[Gluster-devel] Client side AFR race conditions?

Fri May 2 18:17:24 UTC 2008

--- Krishna Srinivas <krishna at zresearch.com> wrote:
> > I am curious, is client side AFR susceptible
> > to race conditions on writes?  If not, how is this
> > mitigated?

> This is a known issue with the client side AFR. 

Ah, OK.  Perhaps it is already documented somewhere,
but I can't help but think that perhaps the AFR
translator deserves a page dedicated to some of the
design trade offs made and the impact the they have. 
With enough thought, it is possible to deduce/guess at
some of the potential problems such as split brain and
race conditions, but for most of us this is still a
guess until we ask on the list.  Perhaps with the help
of others I will setup a wiki page for this.  This
kind of documented info would probably help situations
like the one with Garreth where he felt mislead by the
glusterfs documentation.

> We can solve this by locking but there will be 
> performance hit. Of course if applications lock 
> themselves then all will be fine. I feel we can have

> it as an option to disable the locking
> in case users are more concerned about performance.
> 
> Do you have any suggestions?

I haven't given it a lot of thought, but, how would
the locking work?  Would you be doing:

  SubA          AFR      application     SubB
    |            |            |            |
    |            |<---write---|            |
    |            |            |            |
    |<---lock----|-----------lock--------->|
    |---locked-->|<---------locked---------|
    |            |            |            |
    |<--write----|----------write--------->|
    |--written-->|<--------written---------|
    |            |            |            |
    |<--unlock---|----------unlock-------->|
    |--unlocked->|<--------unlocked--------|
    |            |            |            |
    |            |---written->|            |

because that does seem to be a rather large 3
roundtrip latency versus the current single rountrip,
not including all the lock contention performance
hits!  This solution also has the problem of lock
recovery if a client dies.

If instead, a rank (which could be configurable or
random) were given to each subvolume on startup, one
alternative would be to always write to the highest
ranking subvolume first:

   (A is a higher rank than B)

  SubA         AFR         Application        SubB
    |           |               |               |
    |           |<----write-----|               |
    |<--write---|               |               |
    |--version->|               |               |
    |           |----written--->|               |
    |           |               |               |
    |           |----------(quick)heal--------->|
    |           |<------------healed------------|

The quick heal would essentially be the write but
knowing/enforcing the version # returned from the SubA
write.  Since all clients would always have to write
to SubA first, then SubA's ordering would be reflected
on every subvolume.

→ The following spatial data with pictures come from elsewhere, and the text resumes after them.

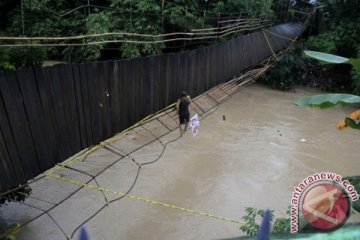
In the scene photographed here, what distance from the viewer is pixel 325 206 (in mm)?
1241

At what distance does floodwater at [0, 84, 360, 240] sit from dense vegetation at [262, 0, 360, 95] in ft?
13.5

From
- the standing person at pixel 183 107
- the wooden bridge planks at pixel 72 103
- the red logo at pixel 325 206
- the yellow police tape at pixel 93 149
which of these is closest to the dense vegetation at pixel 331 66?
the wooden bridge planks at pixel 72 103

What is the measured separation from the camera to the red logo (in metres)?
1.15

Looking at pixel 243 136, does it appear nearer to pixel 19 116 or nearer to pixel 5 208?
pixel 5 208

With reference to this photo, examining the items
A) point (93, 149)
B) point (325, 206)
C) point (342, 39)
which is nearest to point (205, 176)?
point (93, 149)

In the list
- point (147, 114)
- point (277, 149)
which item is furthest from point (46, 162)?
point (277, 149)

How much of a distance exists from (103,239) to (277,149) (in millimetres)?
6030

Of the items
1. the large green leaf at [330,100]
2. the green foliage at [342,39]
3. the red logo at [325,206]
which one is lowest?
the green foliage at [342,39]

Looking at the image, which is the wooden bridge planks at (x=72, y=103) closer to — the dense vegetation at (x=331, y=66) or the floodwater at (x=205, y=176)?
the floodwater at (x=205, y=176)

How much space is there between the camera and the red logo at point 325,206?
115 centimetres

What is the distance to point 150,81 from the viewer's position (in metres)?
7.93

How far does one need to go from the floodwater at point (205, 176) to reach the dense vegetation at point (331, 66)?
4.10 metres

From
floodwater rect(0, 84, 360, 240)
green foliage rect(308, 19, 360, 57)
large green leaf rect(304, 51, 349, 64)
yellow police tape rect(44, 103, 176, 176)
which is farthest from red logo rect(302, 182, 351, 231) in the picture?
green foliage rect(308, 19, 360, 57)

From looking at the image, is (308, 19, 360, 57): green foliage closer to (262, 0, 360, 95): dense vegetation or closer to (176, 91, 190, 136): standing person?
(262, 0, 360, 95): dense vegetation
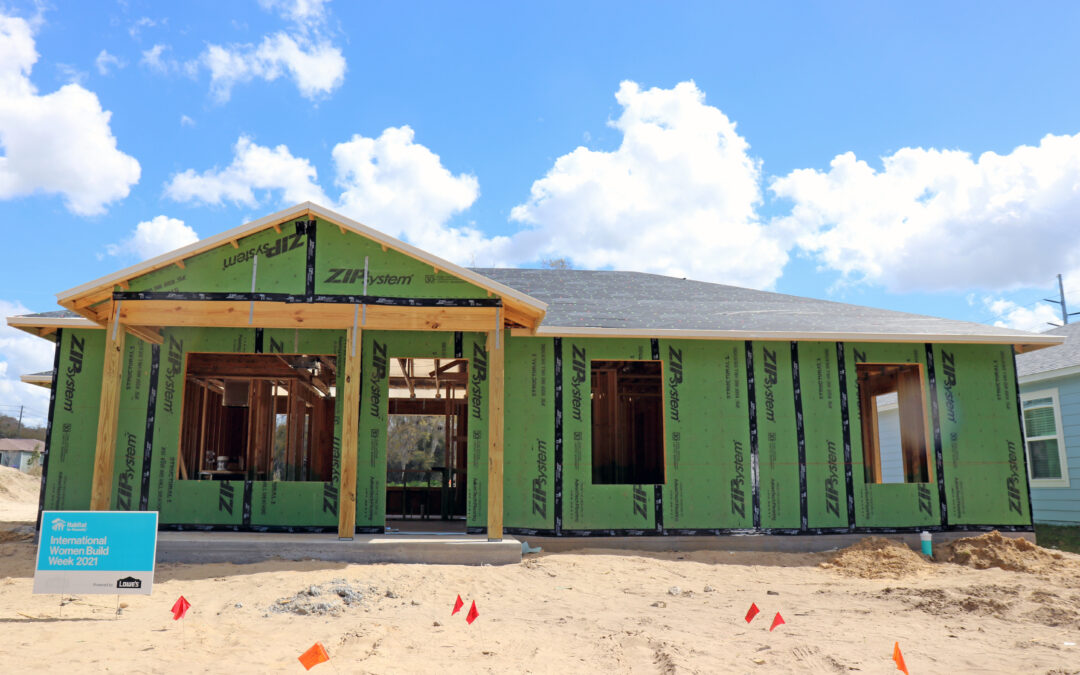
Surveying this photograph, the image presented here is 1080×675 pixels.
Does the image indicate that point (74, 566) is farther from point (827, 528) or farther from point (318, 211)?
point (827, 528)

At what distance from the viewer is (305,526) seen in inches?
422

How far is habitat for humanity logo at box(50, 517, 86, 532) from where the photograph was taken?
6.59m

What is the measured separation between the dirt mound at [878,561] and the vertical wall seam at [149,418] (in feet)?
30.6

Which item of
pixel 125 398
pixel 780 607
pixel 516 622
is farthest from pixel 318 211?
pixel 780 607

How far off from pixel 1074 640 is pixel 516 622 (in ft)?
14.7

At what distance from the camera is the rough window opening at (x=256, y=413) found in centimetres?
1344

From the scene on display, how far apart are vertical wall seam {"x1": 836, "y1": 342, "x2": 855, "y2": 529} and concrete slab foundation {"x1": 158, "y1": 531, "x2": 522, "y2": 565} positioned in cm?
532

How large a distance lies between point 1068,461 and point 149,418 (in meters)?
16.0

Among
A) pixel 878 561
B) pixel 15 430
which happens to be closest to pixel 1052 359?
pixel 878 561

While this solution leaves a
potentially larger time when SubB is unsynced, this
should maintain the single roundtrip latency from an
application's standpoint and avoid any lock contention
performance hits?  If a client dies in this scenario,
any other client could always heal SubB from SubA, no
lock recovery problems.

Both of these solutions could probably be greatly
enhanced with a write ahead log translator or some
form of buffering above each subvolume, this would
decrease the latency by allowing the write data to be
transferred before/while the lock/ordering info is
synchronized.  But this may be rather complicated? 
However, as is, they both seem like fairly simple
solutions without too much of a design change?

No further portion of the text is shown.